~~useful for interview

simple python

numbers

float('inf')
float('-inf')
# ^+-*/ and ><= etc work as expected, can lead to nan (e.g. inf-inf)
float('nan')

how to check variables a and b ref same object

(not just equals but exact same reference)

x is y

how == works for containers (dict, list, etc)

always deep comparison, e.g.

[1, 2, [3, 4]] == [1, 2, [3, 4]] # True
Counter(s) == Counter(t) # to check for anagrams

==, id, hash for custom objects

when you define new class unless you decide to override it's automatically creating (among others) these methods for you

__eq__, __hash__
if you OVERRIDE __eq__ - hash will be disabled by python for this object (you need to override this method if you want to use it)
default __eq__ and __hash__ compares object BY ID (address in memory). id(obj)

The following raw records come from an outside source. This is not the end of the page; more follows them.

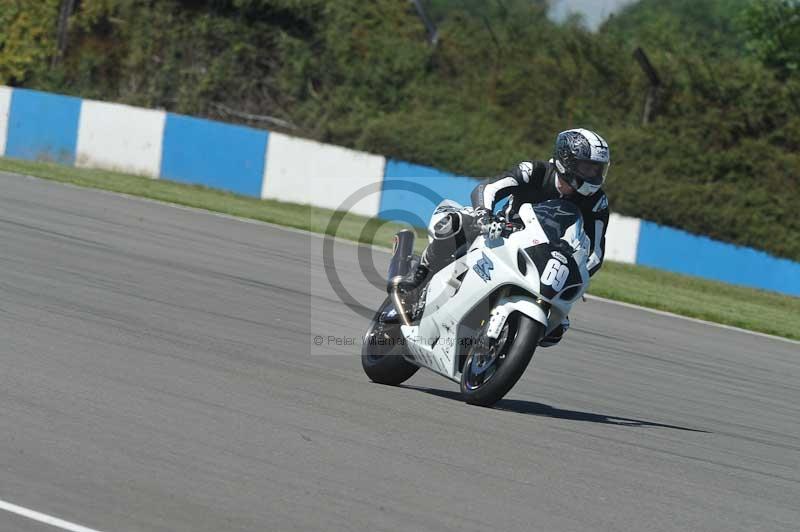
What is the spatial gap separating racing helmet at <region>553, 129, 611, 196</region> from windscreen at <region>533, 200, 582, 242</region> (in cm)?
13

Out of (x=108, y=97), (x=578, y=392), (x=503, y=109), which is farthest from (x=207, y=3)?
(x=578, y=392)

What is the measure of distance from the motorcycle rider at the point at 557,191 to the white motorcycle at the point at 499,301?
0.31 feet

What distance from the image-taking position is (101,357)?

`hash` invariants to comply

if a==b then hash(a)==hash(b) must be true
immutability - during object's lifetime value of __hash__ should be always the same
must return int (not float or other types)

about `id(x)`

it returns address of object in memory casted to int. for 64-bit system up to 2^64-1 but less in practice (because OS usually restricts it to 48 bits only)

can you use custom object as key of a dict?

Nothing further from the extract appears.